> **Work request**
Below are some records; quote exactly the lines from the one that contains "blue wooden t" through the one that contains "la cocina exterior amplia", inclusive, and no others.

> **Data**
++++++++

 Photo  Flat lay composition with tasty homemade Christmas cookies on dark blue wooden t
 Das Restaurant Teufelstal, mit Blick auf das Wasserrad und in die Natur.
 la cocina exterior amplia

++++++++

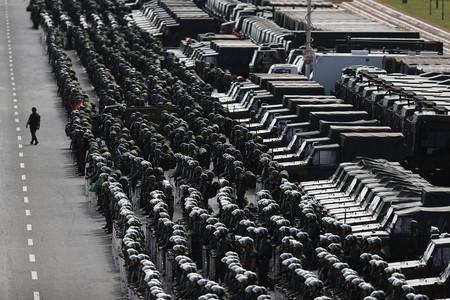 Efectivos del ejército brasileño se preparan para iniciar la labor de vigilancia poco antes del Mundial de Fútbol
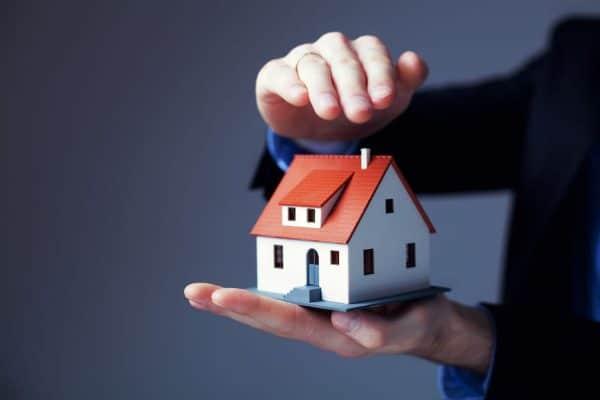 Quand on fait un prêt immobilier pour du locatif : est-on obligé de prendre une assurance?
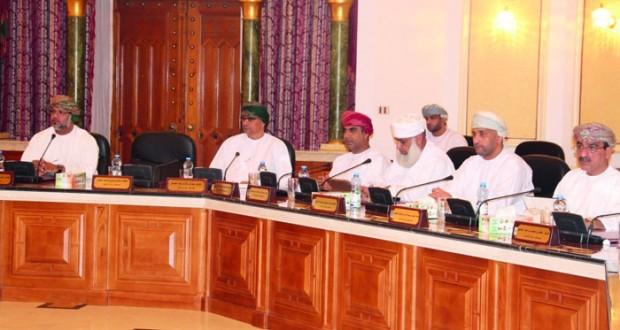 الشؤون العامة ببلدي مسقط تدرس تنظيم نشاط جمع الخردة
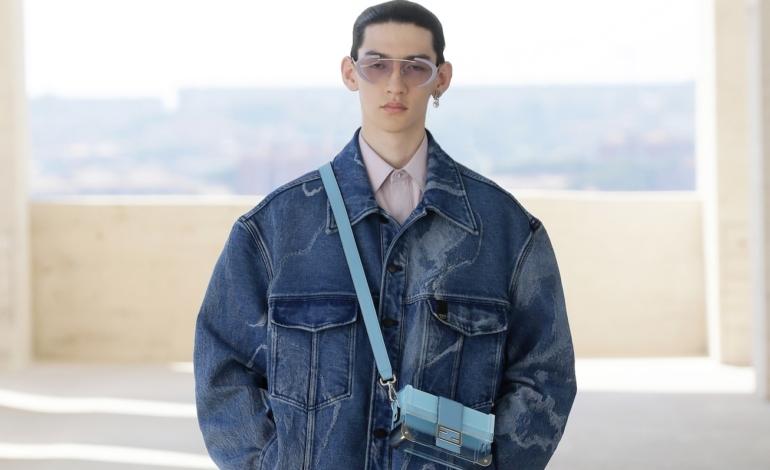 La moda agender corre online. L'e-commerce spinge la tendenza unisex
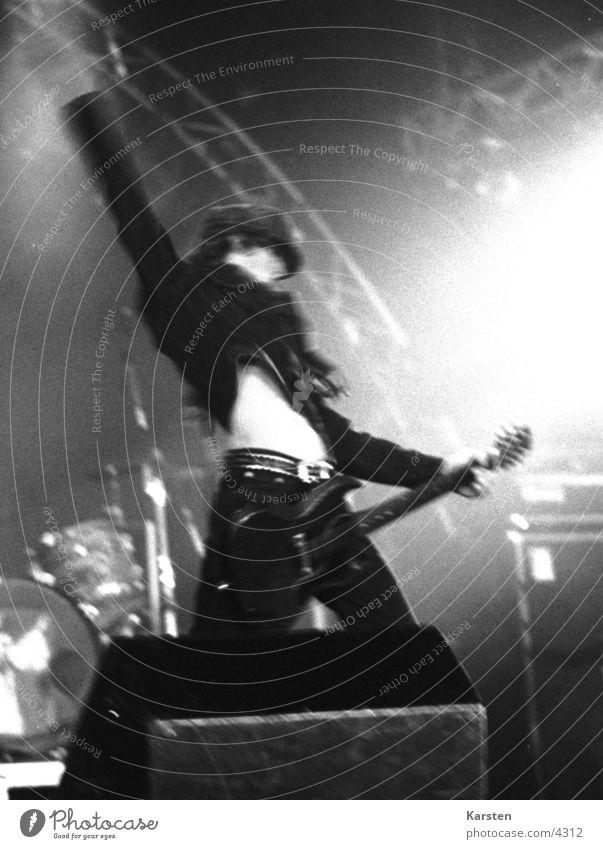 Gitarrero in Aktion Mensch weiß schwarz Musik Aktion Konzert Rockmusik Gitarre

++++++++

> **Result for this exercise**
 Photo  Flat lay composition with tasty homemade Christmas cookies on dark blue wooden t
 Das Restaurant Teufelstal, mit Blick auf das Wasserrad und in die Natur.
 la cocina exterior amplia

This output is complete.